- [WORK ITEM] For this exercise, write out exactly the lines from the line containing "content_type: image/svg+xml" through the last line of the records, and no other lines.

- [THE INPUT]
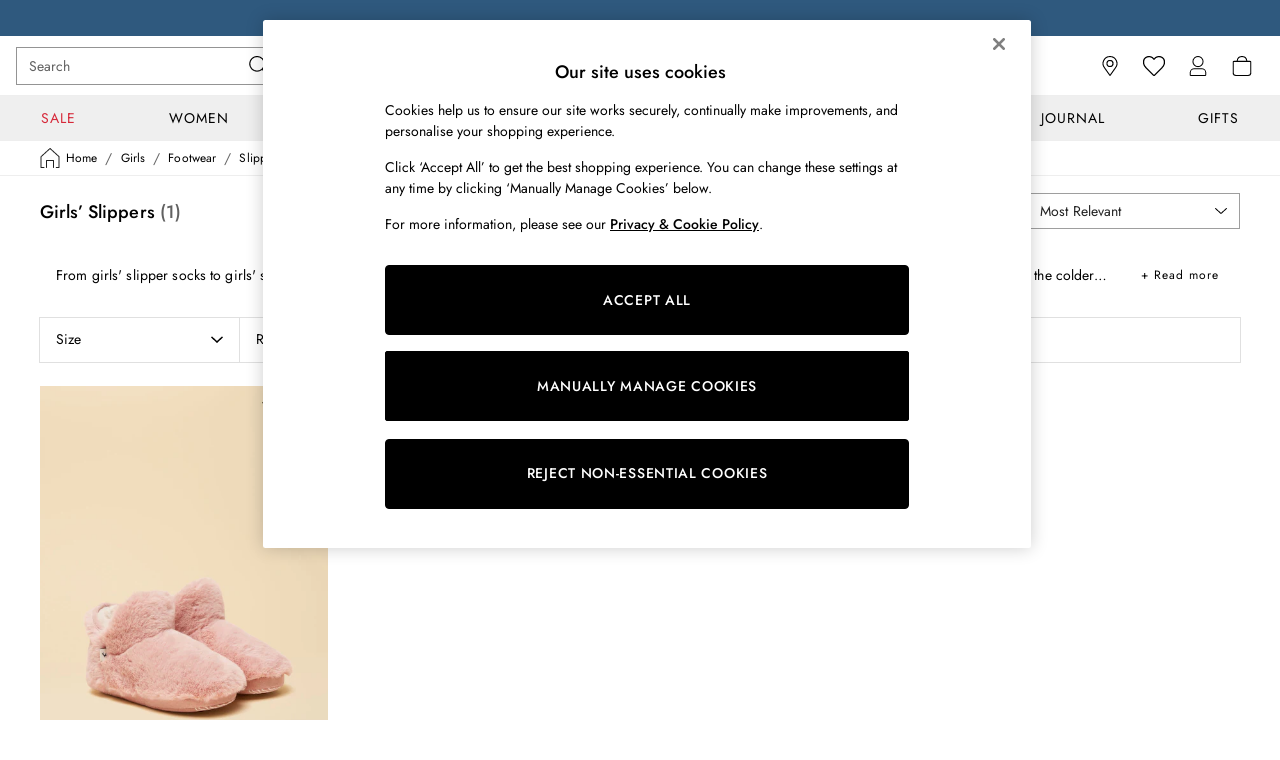

--- FILE ---
content_type: image/svg+xml
request_url: https://www.joules.com/static-content/icons/header/joules/v1/default/favourites-inactive-large.svg
body_size: 188
content:
<svg xmlns="http://www.w3.org/2000/svg" width="24" height="24" viewBox="0 0 24 24">
  <path d="M12 21.992c-.47 0-.907-.185-1.234-.521l-7.053-7.154C1.883 12.495.875 10.287.875 8.121.875 4.519 3.369 2 6.937 2 9.464 2 10.799 3 12 4.309 13.192 3.008 14.536 2 17.063 2c3.568 0 6.062 2.519 6.062 6.12 0 2.167-1.007 4.375-2.838 6.206l-7.044 7.153A1.728 1.728 0 0 1 12 22v-.008ZM6.937 3.259c-2.913 0-4.803 1.906-4.803 4.862 0 1.83.874 3.72 2.469 5.306l7.061 7.162a.487.487 0 0 0 .68 0l7.053-7.153c1.596-1.595 2.477-3.485 2.477-5.315 0-2.956-1.89-4.862-4.803-4.862-2.342 0-3.333.958-4.584 2.41l-.479.563-.478-.563c-1.251-1.452-2.242-2.41-4.585-2.41h-.008Z"/>
</svg>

- [EXERCISE RESULT]
content_type: image/svg+xml
request_url: https://www.joules.com/static-content/icons/header/joules/v1/default/favourites-inactive-large.svg
body_size: 188
content:
<svg xmlns="http://www.w3.org/2000/svg" width="24" height="24" viewBox="0 0 24 24">
  <path d="M12 21.992c-.47 0-.907-.185-1.234-.521l-7.053-7.154C1.883 12.495.875 10.287.875 8.121.875 4.519 3.369 2 6.937 2 9.464 2 10.799 3 12 4.309 13.192 3.008 14.536 2 17.063 2c3.568 0 6.062 2.519 6.062 6.12 0 2.167-1.007 4.375-2.838 6.206l-7.044 7.153A1.728 1.728 0 0 1 12 22v-.008ZM6.937 3.259c-2.913 0-4.803 1.906-4.803 4.862 0 1.83.874 3.72 2.469 5.306l7.061 7.162a.487.487 0 0 0 .68 0l7.053-7.153c1.596-1.595 2.477-3.485 2.477-5.315 0-2.956-1.89-4.862-4.803-4.862-2.342 0-3.333.958-4.584 2.41l-.479.563-.478-.563c-1.251-1.452-2.242-2.41-4.585-2.41h-.008Z"/>
</svg>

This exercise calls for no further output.